### Work to do:
Using the anime reviews below, decide whether each statement agrees with them: (a) the reviewer recommends Burn up W, (b) Legend of the Demon Womb is said to have more solid animation than its progenitor, (c) Urotsukidôji is better known to western audiences as Legend of the Overfiend. Answer yes or no for each, and quote the words from the reviews that settle it.

### Source extract:
Anyway, then it falls apart. Burn up W takes a tonal shift for its second half that nothing in the first half could hope to support. Suddenly things get awfully dark and violent, whilst at the same time still being essentially a goofy, fan service-heavy pastiche of Bubblegum Crisis, and the bottom falls out of the whole business with an almost audible whoosh. It's a terrible decision, and the most generous interpretation is that it's a parody of the similarly terrible decisions that other nineties anime shows made, which is a fun idea but I suspect giving too much credit. Whatever the case, the end result is tough to be positive about. Burn up W will always have a fond place in my heart for arbitrarily sending up Evangelion, but it takes a little more than that to get a recommendation round here. (Though, let's face it, only a little.)
Urotsukidôji II: Legend of the Demon Womb, 1993, dir: Hideki Takayama
Here's the great thing about watching Legend of the Demon Womb: now that I've done it, I don't have to keep seeing the damn thing on my shelf. And, since that doesn't help anyone but me much, here's another positive: Urotsukidôji II is not half so abominable and repellent as Urotsukidôji, the film better known to western audiences as Legend of the Overfiend, and the movie that introduced the wider world to the peculiar sub-genre of Japanese erotica that is tentacle rape pornography.
That is about as far as we're likely to get with listing positives, for "less abominable and repellent than Legend of the Overfiend" should in no way be construed as a recommendation. Though, it has to be said, it feels like one while you're watching Legend of the Demon Womb, and it's hard not to mistake that sense of relief for vague and intermittent enjoyment. I'll go further ... Demon Womb is an all-round better film than its progenitor, with a more tolerable protagonist, considerably more imagination, less of an emphasis on sexualised violence and considerably more solid animation.

### Raw data:
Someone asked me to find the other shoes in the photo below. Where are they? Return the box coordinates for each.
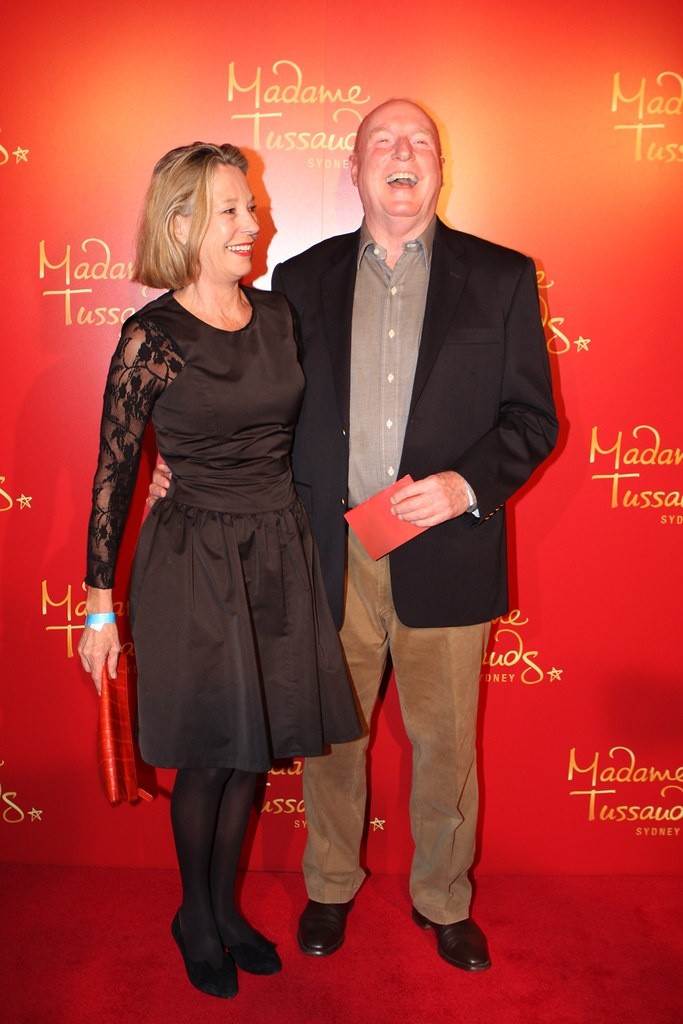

### Output:
(a) No: "it takes a little more than that to get a recommendation round here."
(b) Yes: "considerably more solid animation."
(c) Yes: "the film better known to western audiences as Legend of the Overfiend."